Non solo è un ottimo modo per indicare al pubblico quali sono i canali ufficiali impiegati che sono sotto il controllo dell’organizzazione, prevenendo – o per meglio dire: mitigando preventivamente – fenomeni di cybersquatting che possono coinvolgere pagine, profili o canali social, ma anche per chiarire regole di interazione con gli utenti e fornire un disciplinare d’uso al personale (interno o esterno) che opera in tale ambito.

Social Media Policy e regole di interazione

Una Social Media Policy può definire delle vere e proprie “regole di ingaggio” per l’interazione con il canale social, indicando ad esempio:

  • i comportamenti vietati (che si aggiungono a quelli già vietati dal gestore del social network, che è comunque buona prassi richiamare con un link);
  • gli eventuali interventi di moderazione previsti (es. rimozione del post, jail, ban);
  • gli eventuali hashtag/tag per determinate categorie di post;
  • un elenco di parole per cui è attivata una funzione di rilevazione automatica;
  • il recapito a cui contattare l’amministratore della pagina o del profilo;

nonché, ovviamente, le informazioni riguardanti le attività di trattamento svolte sui dati personali degli utenti con indicazioni delle privacy policy dei social network, e la trasmissione dei dati per l’impiego di plugin o bottoni social. Anche con un rinvio al capo dedicato della privacy policy e della cookie policy relativa a questi ambiti.

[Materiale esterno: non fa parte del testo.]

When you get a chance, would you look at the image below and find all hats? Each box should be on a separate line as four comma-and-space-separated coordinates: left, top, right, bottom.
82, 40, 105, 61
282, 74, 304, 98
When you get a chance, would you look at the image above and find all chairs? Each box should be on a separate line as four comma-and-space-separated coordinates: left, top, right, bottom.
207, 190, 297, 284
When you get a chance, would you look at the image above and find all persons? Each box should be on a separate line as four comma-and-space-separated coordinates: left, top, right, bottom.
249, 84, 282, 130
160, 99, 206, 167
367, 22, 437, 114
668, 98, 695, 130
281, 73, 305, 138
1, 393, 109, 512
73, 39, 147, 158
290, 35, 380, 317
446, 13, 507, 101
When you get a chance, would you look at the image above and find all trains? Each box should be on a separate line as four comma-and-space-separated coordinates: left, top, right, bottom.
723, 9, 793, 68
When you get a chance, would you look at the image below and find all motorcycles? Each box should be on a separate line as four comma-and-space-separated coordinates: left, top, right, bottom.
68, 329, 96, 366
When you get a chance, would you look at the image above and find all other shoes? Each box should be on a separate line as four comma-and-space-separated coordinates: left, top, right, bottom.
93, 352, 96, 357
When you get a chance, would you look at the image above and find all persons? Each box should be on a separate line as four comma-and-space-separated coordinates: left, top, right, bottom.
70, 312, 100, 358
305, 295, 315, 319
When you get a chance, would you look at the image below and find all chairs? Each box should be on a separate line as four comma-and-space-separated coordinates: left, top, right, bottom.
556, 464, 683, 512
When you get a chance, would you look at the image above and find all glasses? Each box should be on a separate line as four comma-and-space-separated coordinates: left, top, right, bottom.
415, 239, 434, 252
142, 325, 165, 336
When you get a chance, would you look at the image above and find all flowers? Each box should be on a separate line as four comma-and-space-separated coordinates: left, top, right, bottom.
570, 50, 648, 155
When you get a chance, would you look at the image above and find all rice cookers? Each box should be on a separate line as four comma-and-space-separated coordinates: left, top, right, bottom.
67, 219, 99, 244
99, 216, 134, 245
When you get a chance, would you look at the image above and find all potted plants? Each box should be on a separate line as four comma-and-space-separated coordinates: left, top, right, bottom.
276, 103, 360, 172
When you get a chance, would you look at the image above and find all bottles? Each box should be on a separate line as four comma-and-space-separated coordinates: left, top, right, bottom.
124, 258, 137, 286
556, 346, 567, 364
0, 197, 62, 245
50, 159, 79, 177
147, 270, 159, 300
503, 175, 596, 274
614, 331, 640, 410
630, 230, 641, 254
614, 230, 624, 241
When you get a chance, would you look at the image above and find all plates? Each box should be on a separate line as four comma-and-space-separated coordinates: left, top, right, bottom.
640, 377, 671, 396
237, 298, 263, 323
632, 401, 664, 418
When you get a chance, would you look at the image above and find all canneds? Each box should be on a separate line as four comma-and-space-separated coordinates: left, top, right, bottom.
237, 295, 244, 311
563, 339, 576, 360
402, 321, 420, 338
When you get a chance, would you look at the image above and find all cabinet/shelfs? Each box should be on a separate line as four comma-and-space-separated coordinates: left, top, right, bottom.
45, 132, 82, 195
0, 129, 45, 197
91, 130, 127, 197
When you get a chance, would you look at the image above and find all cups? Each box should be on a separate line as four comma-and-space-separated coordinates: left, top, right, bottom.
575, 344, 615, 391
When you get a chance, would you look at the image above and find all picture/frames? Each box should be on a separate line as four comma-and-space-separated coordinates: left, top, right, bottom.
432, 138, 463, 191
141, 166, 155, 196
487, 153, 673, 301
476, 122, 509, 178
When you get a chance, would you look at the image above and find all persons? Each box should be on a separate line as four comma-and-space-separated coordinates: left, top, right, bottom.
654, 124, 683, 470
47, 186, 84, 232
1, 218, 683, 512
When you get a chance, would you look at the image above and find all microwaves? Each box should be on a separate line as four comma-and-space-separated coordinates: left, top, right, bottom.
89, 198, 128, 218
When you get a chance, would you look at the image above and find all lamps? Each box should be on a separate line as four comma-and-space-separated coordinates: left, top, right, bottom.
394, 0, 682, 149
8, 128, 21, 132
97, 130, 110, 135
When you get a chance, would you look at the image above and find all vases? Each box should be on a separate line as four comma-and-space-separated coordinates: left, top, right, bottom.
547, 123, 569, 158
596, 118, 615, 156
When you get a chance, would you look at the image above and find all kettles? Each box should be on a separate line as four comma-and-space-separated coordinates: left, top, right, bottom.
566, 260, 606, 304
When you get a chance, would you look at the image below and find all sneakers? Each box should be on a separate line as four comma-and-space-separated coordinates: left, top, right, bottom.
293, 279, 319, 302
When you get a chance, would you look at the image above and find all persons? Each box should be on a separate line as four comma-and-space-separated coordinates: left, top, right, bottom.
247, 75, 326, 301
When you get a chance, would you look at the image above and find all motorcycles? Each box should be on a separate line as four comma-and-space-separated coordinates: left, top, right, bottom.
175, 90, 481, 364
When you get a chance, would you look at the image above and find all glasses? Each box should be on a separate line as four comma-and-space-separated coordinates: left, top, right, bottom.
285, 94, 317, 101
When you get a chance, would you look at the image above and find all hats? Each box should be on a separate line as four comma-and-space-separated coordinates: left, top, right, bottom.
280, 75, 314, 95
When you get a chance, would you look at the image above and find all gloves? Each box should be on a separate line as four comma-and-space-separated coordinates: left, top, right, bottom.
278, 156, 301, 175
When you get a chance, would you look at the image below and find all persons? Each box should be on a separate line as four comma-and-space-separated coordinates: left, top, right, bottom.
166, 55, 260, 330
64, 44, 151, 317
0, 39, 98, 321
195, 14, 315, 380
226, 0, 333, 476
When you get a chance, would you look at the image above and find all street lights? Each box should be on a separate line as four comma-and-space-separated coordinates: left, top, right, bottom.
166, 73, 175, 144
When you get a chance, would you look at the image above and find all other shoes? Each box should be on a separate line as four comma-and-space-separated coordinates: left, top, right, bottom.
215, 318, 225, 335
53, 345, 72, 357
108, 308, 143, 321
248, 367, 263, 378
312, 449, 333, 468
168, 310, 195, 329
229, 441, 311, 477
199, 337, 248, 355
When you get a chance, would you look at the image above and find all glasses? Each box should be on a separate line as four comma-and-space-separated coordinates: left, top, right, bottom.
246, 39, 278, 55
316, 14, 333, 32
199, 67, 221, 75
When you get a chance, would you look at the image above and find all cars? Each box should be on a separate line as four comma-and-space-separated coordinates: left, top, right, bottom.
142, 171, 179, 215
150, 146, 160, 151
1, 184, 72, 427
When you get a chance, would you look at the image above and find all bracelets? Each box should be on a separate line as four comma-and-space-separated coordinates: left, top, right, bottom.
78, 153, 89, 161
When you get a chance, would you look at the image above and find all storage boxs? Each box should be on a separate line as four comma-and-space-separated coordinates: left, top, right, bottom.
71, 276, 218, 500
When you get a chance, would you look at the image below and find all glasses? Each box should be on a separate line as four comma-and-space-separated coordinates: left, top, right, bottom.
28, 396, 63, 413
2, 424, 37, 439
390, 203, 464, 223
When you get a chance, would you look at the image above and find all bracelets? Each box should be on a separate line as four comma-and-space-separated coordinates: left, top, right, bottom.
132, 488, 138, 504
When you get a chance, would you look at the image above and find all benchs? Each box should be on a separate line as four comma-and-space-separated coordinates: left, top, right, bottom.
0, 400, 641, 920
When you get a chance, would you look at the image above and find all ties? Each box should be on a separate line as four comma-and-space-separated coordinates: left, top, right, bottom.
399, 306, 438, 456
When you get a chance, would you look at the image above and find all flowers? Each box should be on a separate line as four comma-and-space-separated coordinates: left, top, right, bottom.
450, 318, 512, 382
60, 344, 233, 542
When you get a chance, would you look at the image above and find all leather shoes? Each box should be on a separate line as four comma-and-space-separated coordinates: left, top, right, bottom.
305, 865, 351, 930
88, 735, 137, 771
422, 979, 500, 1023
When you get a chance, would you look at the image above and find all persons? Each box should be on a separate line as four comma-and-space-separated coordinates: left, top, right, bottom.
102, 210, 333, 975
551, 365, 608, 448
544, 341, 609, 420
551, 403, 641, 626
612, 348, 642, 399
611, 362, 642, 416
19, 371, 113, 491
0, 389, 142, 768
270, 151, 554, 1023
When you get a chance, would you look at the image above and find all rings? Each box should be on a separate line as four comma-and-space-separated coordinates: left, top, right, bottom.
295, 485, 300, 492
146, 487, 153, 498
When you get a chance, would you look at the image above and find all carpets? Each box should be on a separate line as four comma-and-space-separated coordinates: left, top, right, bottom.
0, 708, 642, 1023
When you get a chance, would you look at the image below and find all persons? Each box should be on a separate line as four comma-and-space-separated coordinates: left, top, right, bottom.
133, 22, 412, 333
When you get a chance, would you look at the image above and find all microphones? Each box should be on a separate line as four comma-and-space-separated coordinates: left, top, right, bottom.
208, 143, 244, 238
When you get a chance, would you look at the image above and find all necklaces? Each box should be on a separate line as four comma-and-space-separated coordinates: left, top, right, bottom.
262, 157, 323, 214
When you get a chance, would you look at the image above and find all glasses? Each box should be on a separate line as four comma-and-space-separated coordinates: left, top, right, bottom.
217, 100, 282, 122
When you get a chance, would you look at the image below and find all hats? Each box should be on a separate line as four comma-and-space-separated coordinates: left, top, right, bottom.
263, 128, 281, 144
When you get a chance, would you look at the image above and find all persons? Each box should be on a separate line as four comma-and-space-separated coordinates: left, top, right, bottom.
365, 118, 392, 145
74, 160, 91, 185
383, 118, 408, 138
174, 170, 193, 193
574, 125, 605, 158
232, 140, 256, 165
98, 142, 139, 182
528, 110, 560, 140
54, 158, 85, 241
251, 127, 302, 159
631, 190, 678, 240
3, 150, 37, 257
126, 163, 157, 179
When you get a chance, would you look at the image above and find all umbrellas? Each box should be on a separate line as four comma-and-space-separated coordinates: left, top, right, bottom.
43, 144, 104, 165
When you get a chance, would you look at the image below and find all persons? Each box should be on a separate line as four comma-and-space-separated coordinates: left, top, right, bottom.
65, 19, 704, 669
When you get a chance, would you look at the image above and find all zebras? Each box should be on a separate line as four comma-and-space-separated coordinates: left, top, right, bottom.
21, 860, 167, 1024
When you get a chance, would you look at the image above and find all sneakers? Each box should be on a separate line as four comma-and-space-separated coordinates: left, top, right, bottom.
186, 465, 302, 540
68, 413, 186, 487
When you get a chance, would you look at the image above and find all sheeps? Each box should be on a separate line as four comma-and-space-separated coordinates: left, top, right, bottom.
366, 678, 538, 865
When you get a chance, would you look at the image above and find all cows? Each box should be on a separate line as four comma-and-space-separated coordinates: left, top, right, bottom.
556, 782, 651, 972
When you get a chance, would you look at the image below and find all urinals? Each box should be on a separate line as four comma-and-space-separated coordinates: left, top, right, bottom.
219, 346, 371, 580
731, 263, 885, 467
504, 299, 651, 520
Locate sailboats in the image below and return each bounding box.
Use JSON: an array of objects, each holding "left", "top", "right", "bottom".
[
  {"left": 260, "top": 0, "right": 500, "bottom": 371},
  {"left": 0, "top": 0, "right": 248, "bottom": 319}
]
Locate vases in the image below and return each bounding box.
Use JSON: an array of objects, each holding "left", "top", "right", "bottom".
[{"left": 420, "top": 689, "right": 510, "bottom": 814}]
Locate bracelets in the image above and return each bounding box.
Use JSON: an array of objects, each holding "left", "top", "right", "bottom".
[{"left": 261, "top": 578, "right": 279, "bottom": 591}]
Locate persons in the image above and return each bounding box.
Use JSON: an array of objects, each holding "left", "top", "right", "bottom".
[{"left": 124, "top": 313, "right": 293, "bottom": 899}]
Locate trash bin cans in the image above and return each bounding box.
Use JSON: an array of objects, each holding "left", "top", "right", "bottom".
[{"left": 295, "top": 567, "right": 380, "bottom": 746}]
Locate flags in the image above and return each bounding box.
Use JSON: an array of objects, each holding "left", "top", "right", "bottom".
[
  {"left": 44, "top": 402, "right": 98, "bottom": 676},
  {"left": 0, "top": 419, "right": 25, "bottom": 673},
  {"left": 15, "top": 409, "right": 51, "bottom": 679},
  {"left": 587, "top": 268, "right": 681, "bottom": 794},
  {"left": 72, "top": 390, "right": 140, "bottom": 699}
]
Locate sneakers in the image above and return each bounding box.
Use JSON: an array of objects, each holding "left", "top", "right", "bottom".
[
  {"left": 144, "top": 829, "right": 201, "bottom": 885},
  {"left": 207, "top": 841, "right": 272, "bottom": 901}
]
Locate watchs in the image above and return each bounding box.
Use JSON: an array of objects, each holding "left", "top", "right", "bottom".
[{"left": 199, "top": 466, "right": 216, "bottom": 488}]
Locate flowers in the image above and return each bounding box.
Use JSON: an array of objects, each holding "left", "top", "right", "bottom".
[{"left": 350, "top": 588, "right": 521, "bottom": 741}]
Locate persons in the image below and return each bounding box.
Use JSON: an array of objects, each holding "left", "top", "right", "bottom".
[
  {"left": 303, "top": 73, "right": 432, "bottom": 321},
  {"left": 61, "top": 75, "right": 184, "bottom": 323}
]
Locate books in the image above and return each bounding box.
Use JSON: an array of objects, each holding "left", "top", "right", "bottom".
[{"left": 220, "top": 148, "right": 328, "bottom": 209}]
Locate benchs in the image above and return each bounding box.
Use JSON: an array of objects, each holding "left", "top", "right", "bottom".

Disciplinare l’impiego dei social media

Un ulteriore obiettivo che può conseguire l’adozione di una Social Media Policy è quello di disciplinare l’impiego dei canali social da parte del personale addetto agli stessi in quanto, a tutti gli effetti, sono strumenti di lavoro.

Per il personale interno, può avvenire già all’interno del disciplinare ad uso dei lavoratori, con una sezione dedicata all’utilizzo accettabile di questi canali andando così a prevenire tutti i rischi legali relativi all’impiego degli stessi, quali ad esempio possono essere: diffamazione online (insultando un utente nel rispondere ad un commento), violazione di copyright (pubblicando un contenuto in violazione della licenza d’uso dello stesso), pratiche commerciali scorrette o ingannevoli. Motivo per cui è necessario svolgere anche interventi di formazione a supporto, altrimenti il rischio è che l’intervento rimanga solamente sulla carta.

Per il personale esterno, invece, tale disciplina va ad integrare le istruzioni documentate di cui all’art. 28 par. 3 lett. a) GDPR le quali possono (anzi: devono) essere controllate da parte dell’organizzazione che ha esternalizzato la propria gestione social. Ricordando bene che non c’è clausola di manleva che possa sollevare il titolare del trattamento dalla propria responsabilità di selezione e vigilare sull’operato dei propri responsabili.